Start with `bigKNN` when:

- you need the exact answer
- you are still defining the benchmark target
- you do not yet know how much approximation your downstream task tolerates

Move toward `bigANNOY` when:

- exact search is too slow for the intended query workload
- you want a persisted index that can be reopened repeatedly
- you have measured acceptable recall relative to the exact baseline

Keep both in the workflow when:

- you want to monitor approximation quality over time
- you benchmark new `n_trees` or `search_k` settings
- you need a trustworthy exact baseline for evaluation or regression tests

## Important Boundaries

There are also a few boundaries worth keeping clear:

- `bigKNN` is the exact baseline only for Euclidean search
- `bigANNOY` supports additional Annoy metrics beyond Euclidean
- recall comparisons against `bigKNN` only make sense for Euclidean workloads
- an approximate result can be operationally excellent even when it is not
  exactly identical to the true top-`k`

That last point is easy to forget.
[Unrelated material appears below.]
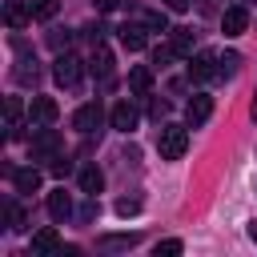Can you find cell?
<instances>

The question is not whether approximate
search is exact. The question is whether the approximation quality is good
enough for the application you care about.

## Recap

The best way to think about the pair is:

- `bigKNN` gives you exact Euclidean truth
- `bigANNOY` gives you fast approximate search on top of persisted Annoy
  indexes
- the shared result shape makes comparison practical
- the benchmark helpers let you quantify the trade-off instead of guessing

If you are beginning a new Euclidean workflow, a strong default is to start
with `bigKNN` as the baseline, then move to `bigANNOY` once latency, scale, or
persisted-index workflows become the limiting factor.